Music of the Baroque

“Music of the Baroque illuminates Mozart’s Requiem”

By Bryant Manning, Chicago Sun-Times
February 9, 2010


Mozart's gloriously cryptic Requiem in D Minor seems to thrive on its own muddled history. Music of the Baroque's music director Jane Glover writes in her scholarly but popular book Mozart's Women that the composer labored over his magnum opus with his own funeral in mind. Others scholars are understandably more skeptical, arguing that the Requiem as a final Mozartian prayer is too conveniently allegorical.

Historical quibbles aside, Glover's studious insight and idealistic notions of this music came together for a highly personalized reading of this oft-performed masterpiece on Friday night at a sold-out Harris Theater, when she conducted her Music of the Baroque ensemble through a gripping and ultimately consoling journey through Mozart's unfinished work. By using the customary but flawed Sussmayr version (a pupil of Mozart), Glover opted for period authenticity—basset horns and all.

In the Kyrie, there were alarmingly accelerated tempos but they would serve as more of a brisk, introductory jolt. The Dies Irae showed a stalwart brass section that never stole from the chorus' thunder, and vocals and instruments alike worked in magical accord during the stirring Offertorium. In the Lacrimosa, they made subtle use of its big, swelling fortes.

The serviceable quartet of vocalists—Arianna Zukerman, Phyllis Pancella, Scott Ramsay and Stephen Morscheck—all sang ardently, while William Jon Gray's chorus provided lovely, if underwhelming, readings of the Latin texts. Zukerman's rich soprano soared meltingly over the stunning quartet in the "Recordare," the jaw-dropping lyrical moment of the concert.

Glover elicited a fairly literal, if sober, version of the final Lux aeterna, keeping any interpretive surprises to herself. Here was a Requiem that emphasized Mozart's graceful embrace of death, and not the tragic account celebrated in Peter Shaeffer's excellent film "Amadeus."

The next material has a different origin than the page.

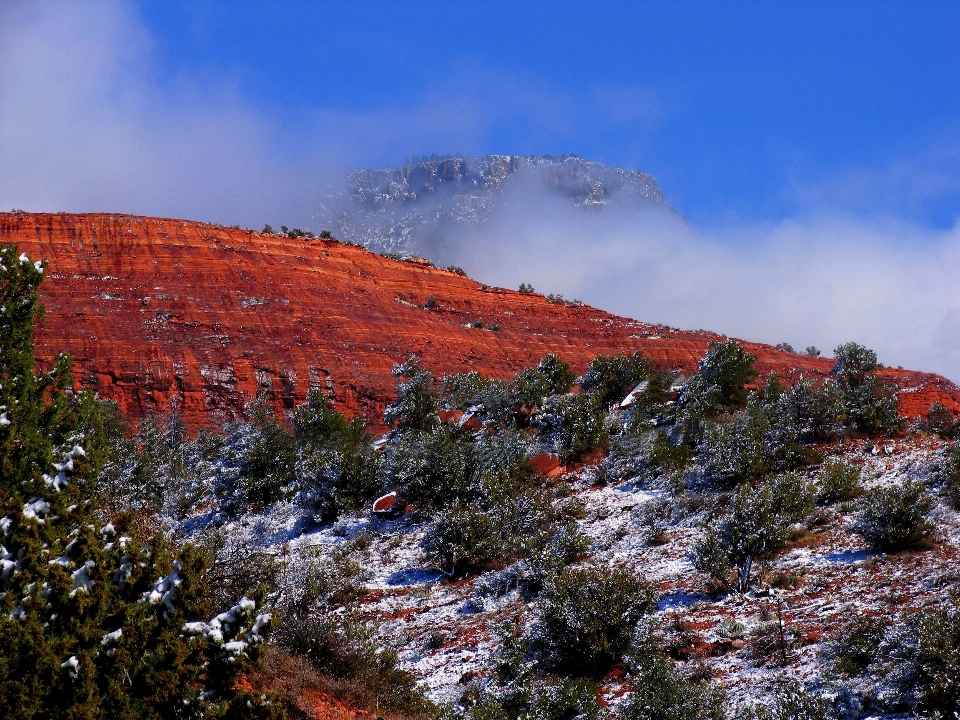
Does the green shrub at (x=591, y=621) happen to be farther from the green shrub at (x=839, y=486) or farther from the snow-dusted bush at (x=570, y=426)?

Mozart's earlier Symphony No. 29, K. 201 painted a nice alternative portrait to the dying Mozart, here with Wolfgang as a precocious adolescent. The opening Allegro was wonderfully balanced with stringwork that seemed to dance, and a lightly shaded andante, replete with clean, transparent textures. To Glover's and the orchestra's credit, they unflinchingly finished the music even as a violist, who appeared to have a health concern, dropped her viola with a resounding smash during the final Allegro.